Denmark is an unincorporated community and former city in Madison County, Tennessee, United States roughly 14 miles southwest of Jackson. The zip code is 38391. Although it was once a thriving farming community, a combination of man-made and natural disasters has reduced Denmark to a few remaining houses and the historic antebellum Denmark Presbyterian Church. Due to this, the Denmark municipality charter was revoked in 1983 and is now unincorporated.

== History ==
Denmark was one of the first-settled places in Madison County. The land on which it was incorporated in 1854 was opened by Thomas Sanders in 1822. Presbyterian and Methodist churches were established in the area in 1833 and 1842. By January 1844, the community had been sufficiently populated that the Tennessee General Assembly incorporated an academy for education of white boys. Prior to the Civil War, Denmark flourished and rivaled neighboring Jackson in size.

During the American Civil War, Union soldiers repulsed a Confederate raid near Denmark in the Battle of Britton's Lane in September 1862. Union troops occupied Tennessee from that year to the end of the war.

Following the Civil War, Denmark's economy experienced a pronounced decline because the town was bypassed by all of the railroads built through Madison County. Although its population was about 250 in 1886, Denmark's population declined dramatically in the following decades. On April 28, 1983, its municipal charter was revoked by a chancery court order after the Tennessee legislature passed a statute providing for the forfeiting of charters of any city with a population under 100.

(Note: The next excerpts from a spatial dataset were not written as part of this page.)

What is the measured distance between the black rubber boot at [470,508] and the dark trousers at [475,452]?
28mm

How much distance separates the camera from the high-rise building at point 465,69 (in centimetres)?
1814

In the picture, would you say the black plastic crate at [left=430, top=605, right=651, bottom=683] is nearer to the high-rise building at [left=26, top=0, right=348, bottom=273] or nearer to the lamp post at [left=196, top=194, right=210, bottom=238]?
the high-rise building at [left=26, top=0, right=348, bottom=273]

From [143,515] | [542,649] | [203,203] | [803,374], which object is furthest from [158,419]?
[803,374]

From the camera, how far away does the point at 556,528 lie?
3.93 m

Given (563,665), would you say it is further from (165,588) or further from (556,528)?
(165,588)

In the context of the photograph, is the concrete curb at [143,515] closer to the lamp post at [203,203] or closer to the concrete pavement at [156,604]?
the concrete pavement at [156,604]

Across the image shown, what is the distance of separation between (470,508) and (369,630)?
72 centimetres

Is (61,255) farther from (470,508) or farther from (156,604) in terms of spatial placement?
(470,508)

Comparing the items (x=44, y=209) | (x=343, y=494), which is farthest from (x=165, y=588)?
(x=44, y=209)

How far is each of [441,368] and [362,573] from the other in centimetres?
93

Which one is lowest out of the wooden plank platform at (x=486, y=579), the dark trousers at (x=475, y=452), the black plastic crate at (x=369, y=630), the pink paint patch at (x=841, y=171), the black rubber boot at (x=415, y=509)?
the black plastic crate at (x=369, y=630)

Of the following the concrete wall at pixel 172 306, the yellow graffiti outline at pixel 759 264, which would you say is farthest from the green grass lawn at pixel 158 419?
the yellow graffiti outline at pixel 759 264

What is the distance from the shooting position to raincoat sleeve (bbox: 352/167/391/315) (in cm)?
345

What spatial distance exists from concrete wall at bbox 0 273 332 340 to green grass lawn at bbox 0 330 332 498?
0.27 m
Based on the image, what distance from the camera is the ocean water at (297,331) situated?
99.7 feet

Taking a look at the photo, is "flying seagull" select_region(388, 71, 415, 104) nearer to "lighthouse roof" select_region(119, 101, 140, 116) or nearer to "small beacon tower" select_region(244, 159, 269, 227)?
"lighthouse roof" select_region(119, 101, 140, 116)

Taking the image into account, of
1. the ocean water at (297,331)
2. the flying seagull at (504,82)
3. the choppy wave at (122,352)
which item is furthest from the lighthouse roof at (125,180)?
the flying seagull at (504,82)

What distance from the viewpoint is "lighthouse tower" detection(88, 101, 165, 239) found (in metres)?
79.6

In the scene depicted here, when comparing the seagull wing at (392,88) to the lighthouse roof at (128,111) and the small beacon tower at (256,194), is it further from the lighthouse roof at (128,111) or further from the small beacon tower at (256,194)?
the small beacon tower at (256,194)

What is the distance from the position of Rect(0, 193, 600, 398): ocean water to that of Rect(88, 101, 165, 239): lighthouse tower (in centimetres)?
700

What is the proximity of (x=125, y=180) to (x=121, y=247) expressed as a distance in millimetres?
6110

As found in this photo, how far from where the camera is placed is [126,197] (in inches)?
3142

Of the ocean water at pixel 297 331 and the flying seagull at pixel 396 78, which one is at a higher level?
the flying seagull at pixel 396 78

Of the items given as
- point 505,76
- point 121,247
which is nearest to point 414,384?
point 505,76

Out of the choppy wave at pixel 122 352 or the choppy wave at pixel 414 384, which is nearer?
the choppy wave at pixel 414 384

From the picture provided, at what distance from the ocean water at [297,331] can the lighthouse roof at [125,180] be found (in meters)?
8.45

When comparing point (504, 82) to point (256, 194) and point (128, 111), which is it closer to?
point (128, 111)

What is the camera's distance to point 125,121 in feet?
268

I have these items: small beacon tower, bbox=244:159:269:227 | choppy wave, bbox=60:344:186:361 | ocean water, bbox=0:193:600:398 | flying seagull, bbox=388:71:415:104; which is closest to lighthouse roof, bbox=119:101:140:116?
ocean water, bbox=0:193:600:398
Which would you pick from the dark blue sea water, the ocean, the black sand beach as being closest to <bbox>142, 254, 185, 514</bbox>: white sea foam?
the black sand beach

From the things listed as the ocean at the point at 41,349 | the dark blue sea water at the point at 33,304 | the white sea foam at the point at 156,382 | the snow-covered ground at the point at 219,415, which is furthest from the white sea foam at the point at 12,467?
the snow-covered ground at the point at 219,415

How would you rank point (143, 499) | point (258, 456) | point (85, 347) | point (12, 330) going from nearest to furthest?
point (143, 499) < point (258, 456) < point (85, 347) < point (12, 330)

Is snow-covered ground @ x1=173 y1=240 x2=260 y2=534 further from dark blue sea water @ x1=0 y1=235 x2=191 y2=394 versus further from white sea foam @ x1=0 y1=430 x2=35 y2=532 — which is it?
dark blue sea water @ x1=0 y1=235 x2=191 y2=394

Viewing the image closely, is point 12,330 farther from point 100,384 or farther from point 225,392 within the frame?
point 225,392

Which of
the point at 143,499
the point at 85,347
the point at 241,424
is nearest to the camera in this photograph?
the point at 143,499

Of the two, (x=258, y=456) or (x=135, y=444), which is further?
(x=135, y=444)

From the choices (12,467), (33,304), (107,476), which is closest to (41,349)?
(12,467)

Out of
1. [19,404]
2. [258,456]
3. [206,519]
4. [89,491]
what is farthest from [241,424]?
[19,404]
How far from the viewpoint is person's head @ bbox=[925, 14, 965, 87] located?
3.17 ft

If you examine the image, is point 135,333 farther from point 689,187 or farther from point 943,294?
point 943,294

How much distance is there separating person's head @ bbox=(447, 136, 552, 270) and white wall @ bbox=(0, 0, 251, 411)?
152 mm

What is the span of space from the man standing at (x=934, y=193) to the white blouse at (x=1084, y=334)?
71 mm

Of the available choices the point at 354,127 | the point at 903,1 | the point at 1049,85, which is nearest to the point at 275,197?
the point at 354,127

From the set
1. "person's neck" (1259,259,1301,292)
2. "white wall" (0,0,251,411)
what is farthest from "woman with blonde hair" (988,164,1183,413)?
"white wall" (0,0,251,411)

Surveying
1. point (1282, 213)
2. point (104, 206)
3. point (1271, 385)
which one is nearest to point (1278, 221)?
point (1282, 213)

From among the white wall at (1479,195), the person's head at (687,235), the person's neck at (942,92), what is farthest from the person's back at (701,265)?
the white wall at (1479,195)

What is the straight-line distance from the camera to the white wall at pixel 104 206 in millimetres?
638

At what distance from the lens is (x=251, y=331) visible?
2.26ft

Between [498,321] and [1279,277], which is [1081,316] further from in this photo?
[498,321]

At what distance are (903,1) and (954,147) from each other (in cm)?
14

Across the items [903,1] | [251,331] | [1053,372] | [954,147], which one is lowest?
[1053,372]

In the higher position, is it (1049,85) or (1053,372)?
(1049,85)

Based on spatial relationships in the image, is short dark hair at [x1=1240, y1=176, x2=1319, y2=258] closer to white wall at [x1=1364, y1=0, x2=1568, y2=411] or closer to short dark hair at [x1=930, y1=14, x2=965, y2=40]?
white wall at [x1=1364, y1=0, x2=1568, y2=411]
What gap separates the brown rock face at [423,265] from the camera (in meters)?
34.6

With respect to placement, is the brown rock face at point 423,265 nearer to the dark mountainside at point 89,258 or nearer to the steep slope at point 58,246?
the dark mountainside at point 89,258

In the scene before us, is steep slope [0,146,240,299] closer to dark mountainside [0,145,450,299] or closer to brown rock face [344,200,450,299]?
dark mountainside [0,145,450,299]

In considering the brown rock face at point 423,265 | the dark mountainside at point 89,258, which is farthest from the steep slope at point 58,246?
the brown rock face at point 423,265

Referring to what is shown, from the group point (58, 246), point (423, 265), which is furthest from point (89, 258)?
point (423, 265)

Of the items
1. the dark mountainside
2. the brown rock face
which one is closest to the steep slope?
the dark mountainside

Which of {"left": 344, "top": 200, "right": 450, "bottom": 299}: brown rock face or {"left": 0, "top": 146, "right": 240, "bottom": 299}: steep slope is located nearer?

The local high school, chartered in 1885, was merged into South Side High School in Jackson in 1992. The local middle school was disestablished, and its campus was developed for the West Tennessee Regional Training Center. Denmark Elementary is the community's only remaining school.

===Destructive weather===

Denmark has suffered repeated weather catastrophes that have contributed to the community's decline. A devastating tornado on October 14, 1909, accompanied by a thunderstorm and subsequent fires, inflicted immense damage. Another tornado, in 2003, was as destructive as the one nearly a century before.

==Climate==
Denmark's climate is characterized by relatively high temperatures and evenly distributed precipitation throughout the year. According to the Köppen Climate Classification system, Denmark has a Humid subtropical climate, abbreviated "Cfa" on climate maps.

Climate data for Denmark, Tennessee
| Month | Jan | Feb | Mar | Apr | May | Jun | Jul | Aug | Sep | Oct | Nov | Dec | Year |
| Mean daily maximum °C (°F) | 9 (48) | 12 (53) | 17 (62) | 22 (72) | 27 (80) | 31 (88) | 33 (91) | 32 (90) | 29 (84) | 23 (74) | 16 (61) | 11 (51) | 22 (71) |
| Mean daily minimum °C (°F) | −2 (29) | 0 (32) | 4 (40) | 9 (49) | 14 (58) | 19 (66) | 21 (69) | 20 (68) | 16 (60) | 9 (48) | 4 (39) | 0 (32) | 9 (49) |
| Average precipitation mm (inches) | 120 (4.6) | 110 (4.3) | 130 (5) | 130 (5) | 130 (5.3) | 110 (4.3) | 110 (4.4) | 76 (3) | 89 (3.5) | 81 (3.2) | 120 (4.7) | 130 (5) | 1,340 (52.6) |
Source: Weatherbase

== Notable people ==
- Walt Bond, Negro league baseball player who later moved to the Major League Baseball Cleveland Indians
- John Murrell, a 19th-century horse and slave thief and noted outlaw of the Natchez Trace who had family who lived in Denmark during his imprisonment

== In popular culture ==
Two mystery novels take place in part in a fictional version of Denmark: Such Vicious Minds: A Murder Mystery Featuring Elvis Presley by Daniel Klein, and Something Rotten by Alan Gratz.